Here’s another view of the tricycle from Barrows’ patent:
“The inventor calculates that one filling of the cells will run the vehicle from 100 to 150 miles according to the conditions of the road and load carried,” according to The Horseless Age. “The cells may be refilled wherever water fresh or salt can be procured to reduce the concentrated solution to the proper strength. Enough of the concentrated solution may be carried for a 500 mile run. The cost of refilling the cells is 50 cents.”
Barrows had high hopes for his tricycle built for two, which he claimed could be in use “24 hours per day every day in the year” for both “business and pleasure purposes.” He probably hoped to contract local manufacturers to build the tricycle in different markets, a plan not unlike that used by electric truck manufacturer Smith Electric Vehicles today.

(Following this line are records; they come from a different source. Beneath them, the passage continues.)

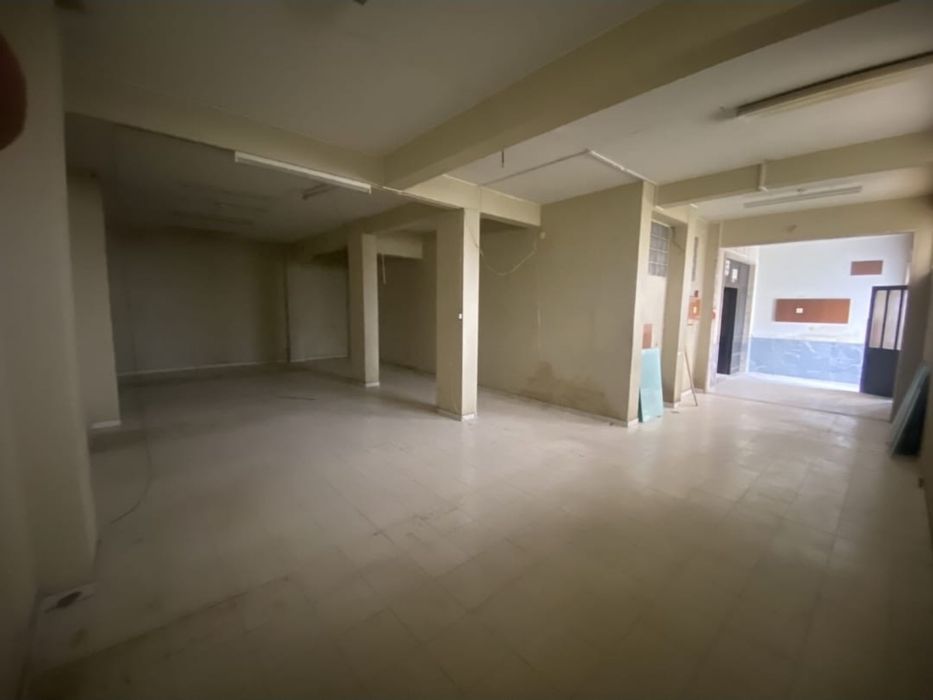 Garagem amadora 200m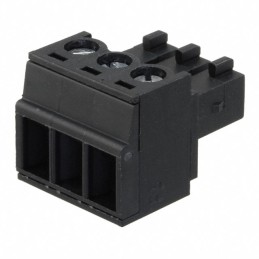 10 pcs : 31369103 - SCREW TYPE TERMINAL BLOCK, PLUG,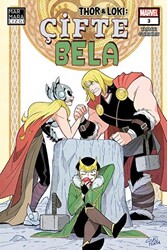 Thor ve Loki: Çifte Bela 3 - 1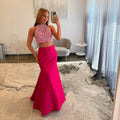 Jovani 35204 Fuchsia 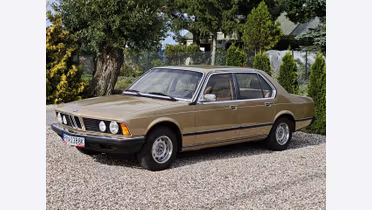 BMW Seria 7
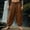 Coffee men cotton linen pants a1, variant on BRELIL Men Plus Size Harem Pants Loose Flowy Boho Lounge Trousers Drawstring Waist Vacation Casual Long Pants Solid Summer Fashion Outfits, Coffee 3XL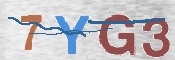 Imagen CAPTCHA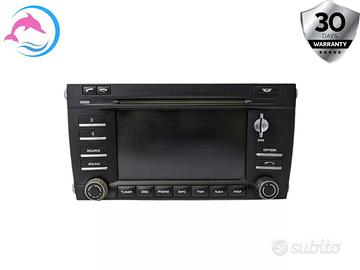 Autoradio  porsche cayenne 957, 955 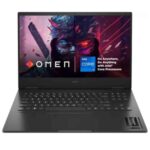 HP OMEN Intel Core i7 14th Gen 14650HX - (16 GB/1 TB SSD/Windows 11 Home/8 GB Graphics) 16-wf1096TX Gaming Laptop (16.1 inch, Shadow Black)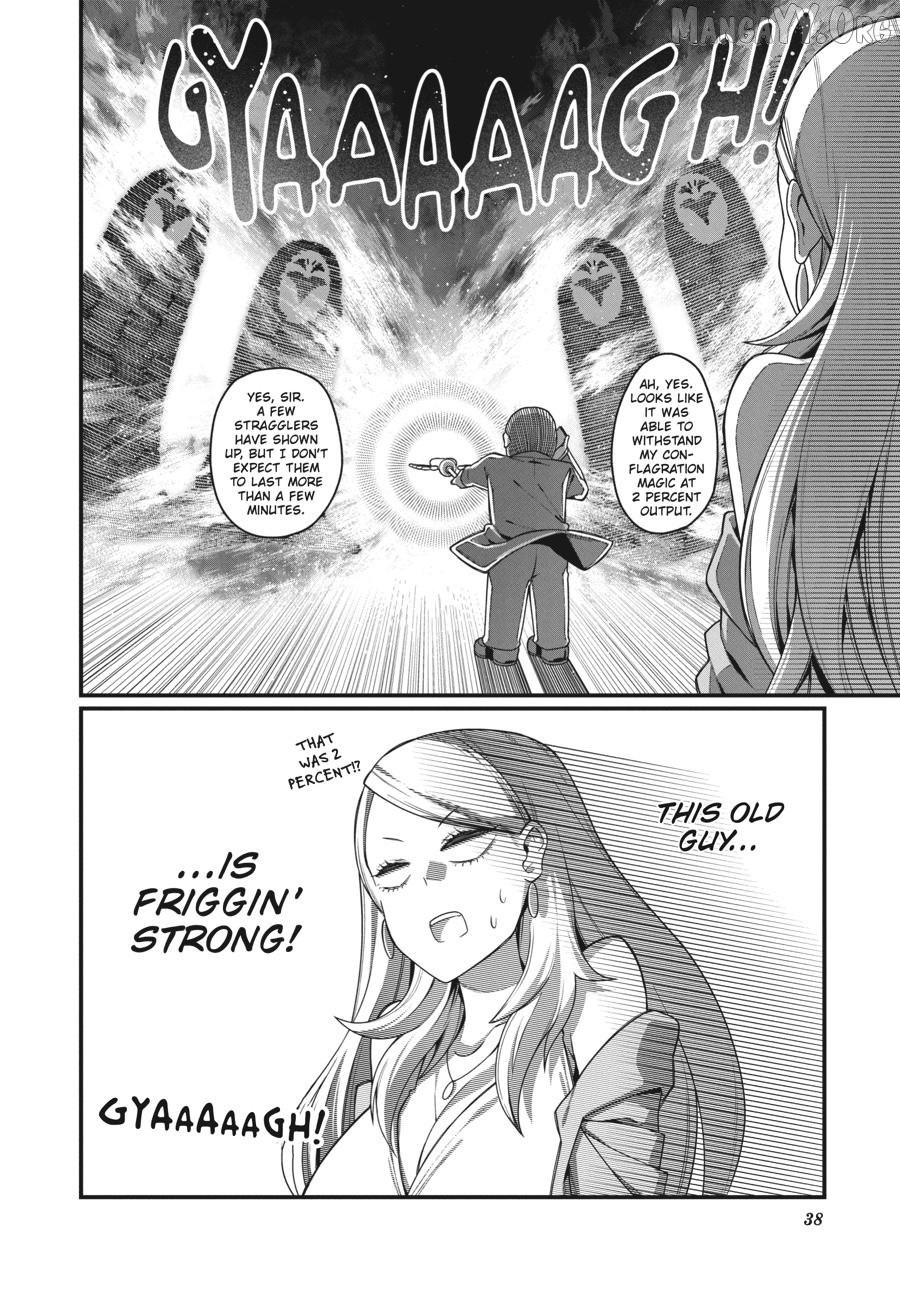 Magical Midlifer Chapter 2 - Page 14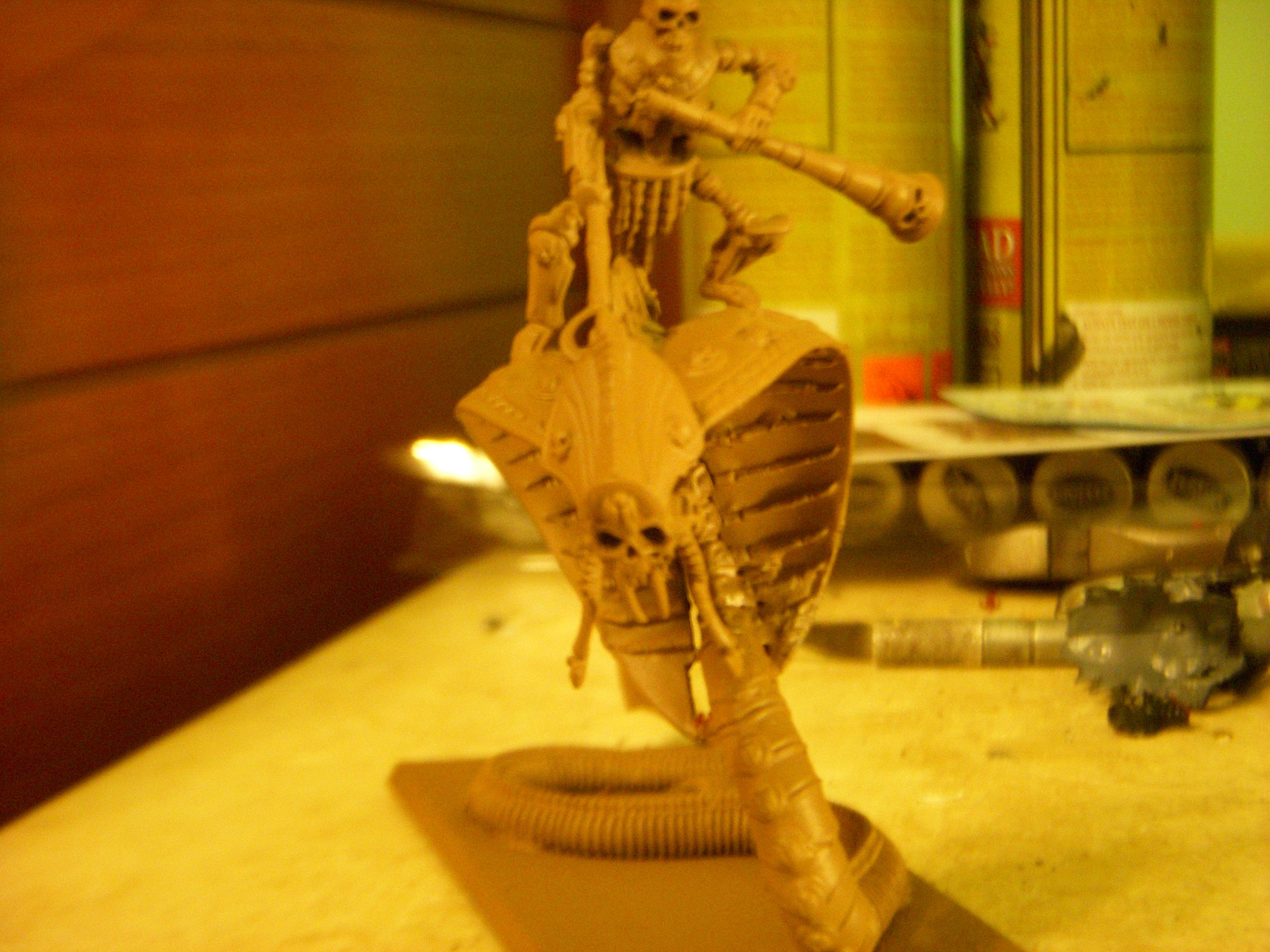 Tomb Kings, Apophis Necroserpent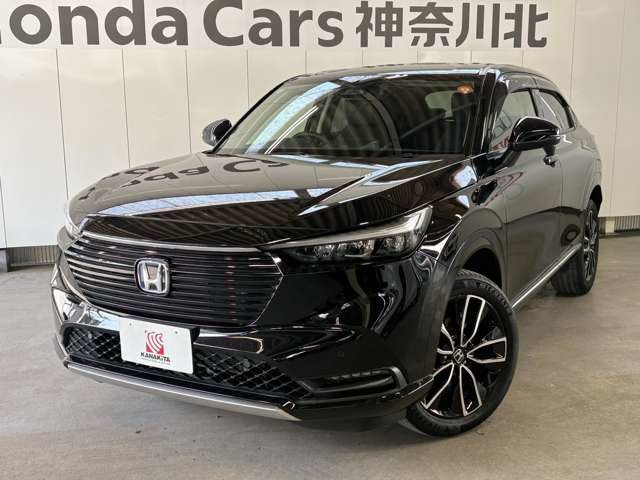 ヴェゼル1.5 ハイブリッド Z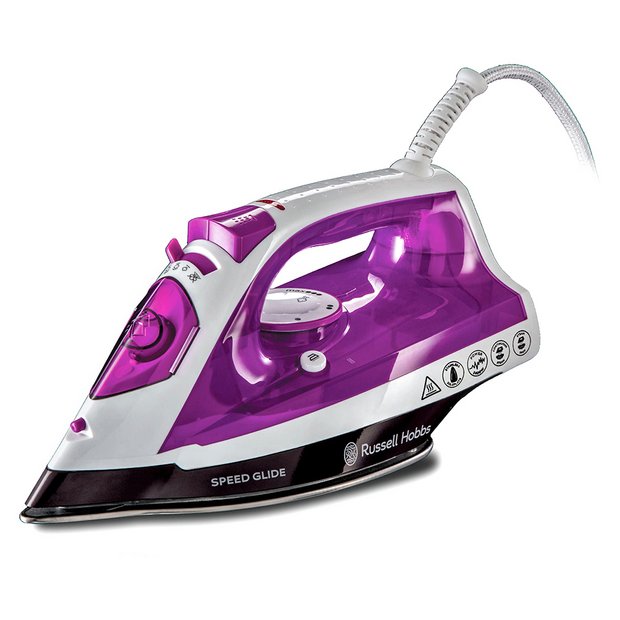 Cordless iron outlet argos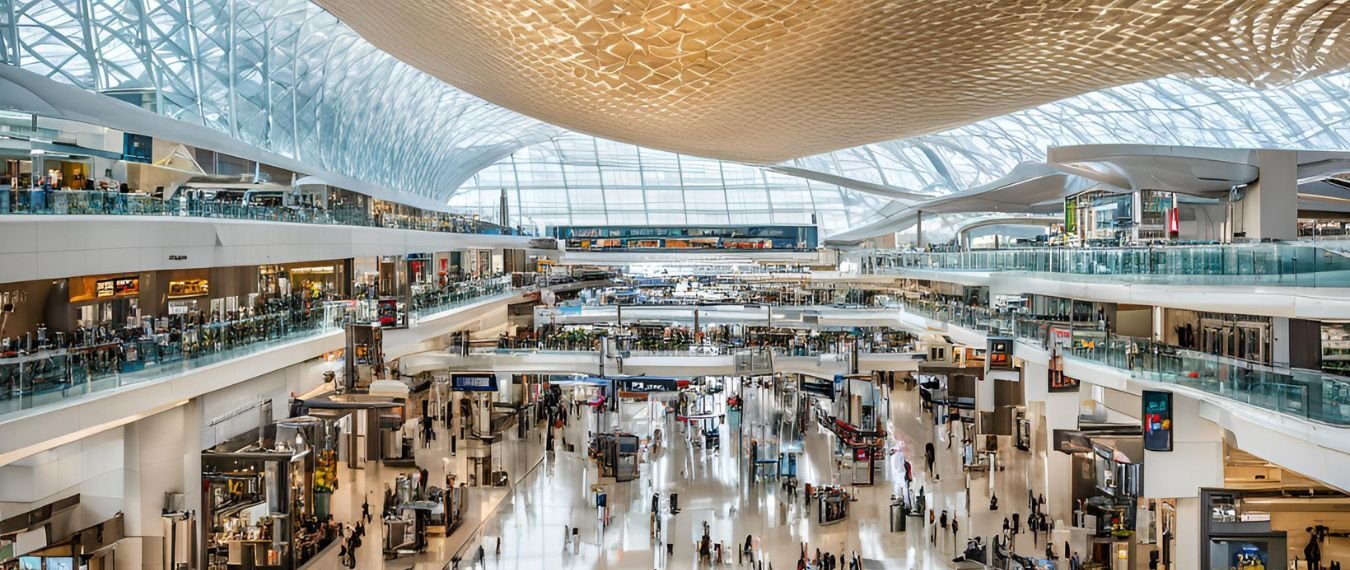 British Airways Cape Town office in South Africa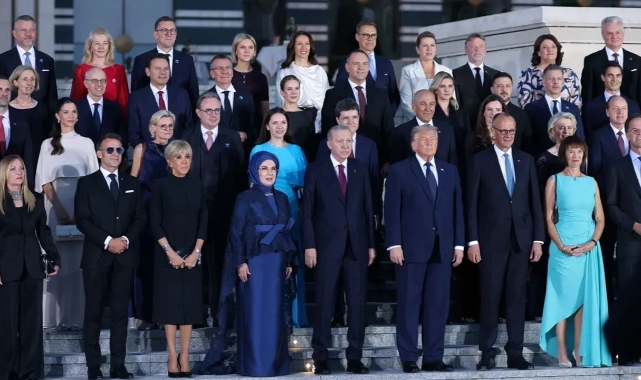 Dünyanın Gözü Ankara'da: 36. Nato Liderler Zirvesi Beştepe'de Başladı!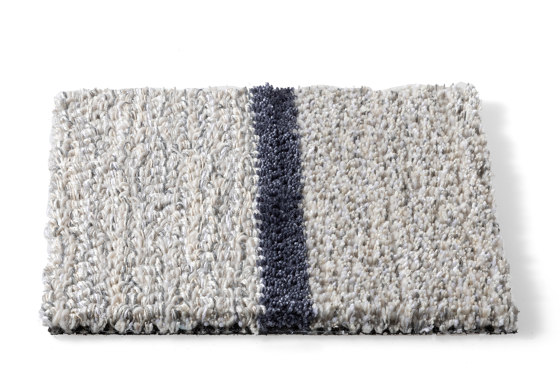 Connect 180201 
with silk stripe ST03 | Tappeti / Tappeti design | CSrugs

Although I’d like to say Barrows profited from his inventions, I can’t confirm the tricycle traveled far from the drawing board. So far, I haven’t even been able to find Barrows’ obituary. Like many inventors of his day, Barrows seems to have led a middle class life, making a 19th Century living as a label cutter and manufacturer of small products, most notably mustache protectors for mugs and cups.
This “Yankee tinkerer,” as one source calls him, may never have become wealthy or famous, but he does exemplify the zeitgeist of his age. And he has not been entirely forgotten. A new magnet school focused on science, technology, engineering and math opened in Windham, Conn., last year, the Charles H. Barrows STEM Academy.